» What is needed
Return each of the rows below unchanged, character for character.

-- Start Records for the task --

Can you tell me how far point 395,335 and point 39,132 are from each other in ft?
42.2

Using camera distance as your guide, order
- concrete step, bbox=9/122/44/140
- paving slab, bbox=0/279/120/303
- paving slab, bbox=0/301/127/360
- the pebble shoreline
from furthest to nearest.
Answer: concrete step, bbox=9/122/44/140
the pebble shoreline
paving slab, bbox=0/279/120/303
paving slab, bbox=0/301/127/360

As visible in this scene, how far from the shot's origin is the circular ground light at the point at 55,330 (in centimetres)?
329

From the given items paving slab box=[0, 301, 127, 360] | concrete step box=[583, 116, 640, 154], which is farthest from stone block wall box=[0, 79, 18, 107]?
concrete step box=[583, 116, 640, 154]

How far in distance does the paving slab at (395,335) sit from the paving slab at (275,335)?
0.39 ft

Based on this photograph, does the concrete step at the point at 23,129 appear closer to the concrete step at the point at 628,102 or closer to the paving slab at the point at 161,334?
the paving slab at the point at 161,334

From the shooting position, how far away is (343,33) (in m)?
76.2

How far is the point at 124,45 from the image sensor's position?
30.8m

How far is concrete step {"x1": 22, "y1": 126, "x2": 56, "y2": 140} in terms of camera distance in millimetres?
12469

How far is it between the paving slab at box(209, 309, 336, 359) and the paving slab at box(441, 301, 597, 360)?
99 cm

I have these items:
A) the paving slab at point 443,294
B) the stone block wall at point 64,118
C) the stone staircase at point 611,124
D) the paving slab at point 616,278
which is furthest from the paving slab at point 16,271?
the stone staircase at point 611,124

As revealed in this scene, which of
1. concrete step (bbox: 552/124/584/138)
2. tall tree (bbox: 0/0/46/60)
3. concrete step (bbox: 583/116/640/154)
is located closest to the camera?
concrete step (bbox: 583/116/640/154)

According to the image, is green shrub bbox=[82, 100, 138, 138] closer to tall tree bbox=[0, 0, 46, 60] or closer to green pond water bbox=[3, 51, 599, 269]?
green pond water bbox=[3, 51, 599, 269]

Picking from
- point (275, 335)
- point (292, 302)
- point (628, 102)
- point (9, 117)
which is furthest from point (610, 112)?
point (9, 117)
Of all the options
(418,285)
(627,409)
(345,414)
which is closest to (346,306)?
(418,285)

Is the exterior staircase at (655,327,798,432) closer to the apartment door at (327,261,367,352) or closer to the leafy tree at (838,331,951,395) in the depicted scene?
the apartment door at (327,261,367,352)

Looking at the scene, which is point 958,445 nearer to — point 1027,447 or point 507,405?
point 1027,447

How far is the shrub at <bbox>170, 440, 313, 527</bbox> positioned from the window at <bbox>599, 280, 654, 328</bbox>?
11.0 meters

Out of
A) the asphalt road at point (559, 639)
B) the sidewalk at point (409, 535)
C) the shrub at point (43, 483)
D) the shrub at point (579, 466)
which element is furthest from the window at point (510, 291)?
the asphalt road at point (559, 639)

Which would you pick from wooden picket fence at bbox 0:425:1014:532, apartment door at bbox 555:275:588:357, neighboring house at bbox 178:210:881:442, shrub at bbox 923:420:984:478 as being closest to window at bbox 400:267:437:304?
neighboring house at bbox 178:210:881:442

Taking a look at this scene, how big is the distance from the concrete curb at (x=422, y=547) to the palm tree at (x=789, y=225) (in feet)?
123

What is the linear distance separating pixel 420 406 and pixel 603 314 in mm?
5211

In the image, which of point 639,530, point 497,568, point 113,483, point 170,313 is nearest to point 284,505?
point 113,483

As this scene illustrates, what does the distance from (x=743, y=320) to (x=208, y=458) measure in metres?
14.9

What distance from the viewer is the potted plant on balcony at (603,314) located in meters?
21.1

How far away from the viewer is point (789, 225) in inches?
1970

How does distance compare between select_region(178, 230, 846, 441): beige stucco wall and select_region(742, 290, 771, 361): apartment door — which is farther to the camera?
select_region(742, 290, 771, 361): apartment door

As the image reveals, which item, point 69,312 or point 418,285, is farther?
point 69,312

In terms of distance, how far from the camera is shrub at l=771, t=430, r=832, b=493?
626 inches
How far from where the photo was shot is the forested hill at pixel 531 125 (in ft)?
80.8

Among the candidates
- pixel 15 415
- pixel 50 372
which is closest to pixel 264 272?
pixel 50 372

-- End Records for the task --

» Finished exercise
Can you tell me how far point 395,335 and point 39,132 are from each other in ft?
42.2

Using camera distance as your guide, order
- concrete step, bbox=9/122/44/140
- paving slab, bbox=0/279/120/303
- paving slab, bbox=0/301/127/360
- the pebble shoreline
from furthest to nearest.
Answer: concrete step, bbox=9/122/44/140
the pebble shoreline
paving slab, bbox=0/279/120/303
paving slab, bbox=0/301/127/360

As visible in this scene, how far from the shot's origin is the circular ground light at the point at 55,330 (in centimetres)?
329

From the given items paving slab box=[0, 301, 127, 360] | concrete step box=[583, 116, 640, 154], which is farthest from stone block wall box=[0, 79, 18, 107]?
concrete step box=[583, 116, 640, 154]

How far in distance does the paving slab at (395,335) sit from the paving slab at (275,335)?
0.39 ft

Based on this photograph, does the concrete step at the point at 23,129 appear closer to the concrete step at the point at 628,102 or closer to the paving slab at the point at 161,334?
the paving slab at the point at 161,334

From the shooting position, how far away is (343,33) (in m)?
76.2

How far is the point at 124,45 from the image sensor's position?
30.8m

How far is concrete step {"x1": 22, "y1": 126, "x2": 56, "y2": 140} in terms of camera distance in millimetres?
12469

How far is it between the paving slab at box(209, 309, 336, 359) and the paving slab at box(441, 301, 597, 360)?
99 cm

I have these items:
A) the paving slab at point 443,294
B) the stone block wall at point 64,118
C) the stone staircase at point 611,124
D) the paving slab at point 616,278
which is furthest from the paving slab at point 16,271?
the stone staircase at point 611,124

As revealed in this scene, which of
1. concrete step (bbox: 552/124/584/138)
2. tall tree (bbox: 0/0/46/60)
3. concrete step (bbox: 583/116/640/154)
is located closest to the camera?
concrete step (bbox: 583/116/640/154)

According to the image, is green shrub bbox=[82, 100, 138, 138] closer to tall tree bbox=[0, 0, 46, 60] or closer to green pond water bbox=[3, 51, 599, 269]?
green pond water bbox=[3, 51, 599, 269]

Picking from
- point (275, 335)
- point (292, 302)
- point (628, 102)
- point (9, 117)
which is furthest from point (610, 112)?
point (9, 117)
Of all the options
(418,285)
(627,409)
(345,414)
which is closest to (346,306)?
(418,285)

Is the exterior staircase at (655,327,798,432) closer to the apartment door at (327,261,367,352) or closer to the leafy tree at (838,331,951,395) in the depicted scene?
the apartment door at (327,261,367,352)

Looking at the scene, which is point 958,445 nearer to — point 1027,447 or point 507,405?
point 1027,447

How far is the shrub at <bbox>170, 440, 313, 527</bbox> positioned from the window at <bbox>599, 280, 654, 328</bbox>?
11.0 meters

Out of
A) the asphalt road at point (559, 639)
B) the sidewalk at point (409, 535)
C) the shrub at point (43, 483)
D) the shrub at point (579, 466)
which element is furthest from the window at point (510, 291)?
the asphalt road at point (559, 639)

Which would you pick from wooden picket fence at bbox 0:425:1014:532, apartment door at bbox 555:275:588:357, neighboring house at bbox 178:210:881:442, shrub at bbox 923:420:984:478 as being closest to window at bbox 400:267:437:304?
neighboring house at bbox 178:210:881:442

Taking a look at this scene, how big is the distance from the concrete curb at (x=422, y=547) to the palm tree at (x=789, y=225) (in feet)?
123

What is the linear distance separating pixel 420 406 and pixel 603 314 in mm?
5211

In the image, which of point 639,530, point 497,568, point 113,483, point 170,313 is nearest to point 284,505?
point 113,483

As this scene illustrates, what does the distance from (x=743, y=320) to (x=208, y=458) measure in metres?
14.9

What distance from the viewer is the potted plant on balcony at (603,314) located in meters?
21.1

How far away from the viewer is point (789, 225) in inches?
1970

How does distance compare between select_region(178, 230, 846, 441): beige stucco wall and select_region(742, 290, 771, 361): apartment door — which is farther to the camera?
select_region(742, 290, 771, 361): apartment door

As the image reveals, which item, point 69,312 or point 418,285, is farther?
point 69,312

In terms of distance, how far from the camera is shrub at l=771, t=430, r=832, b=493?
626 inches
How far from where the photo was shot is the forested hill at pixel 531 125 (in ft)?
80.8

Among the candidates
- pixel 15 415
- pixel 50 372
which is closest to pixel 264 272?
pixel 50 372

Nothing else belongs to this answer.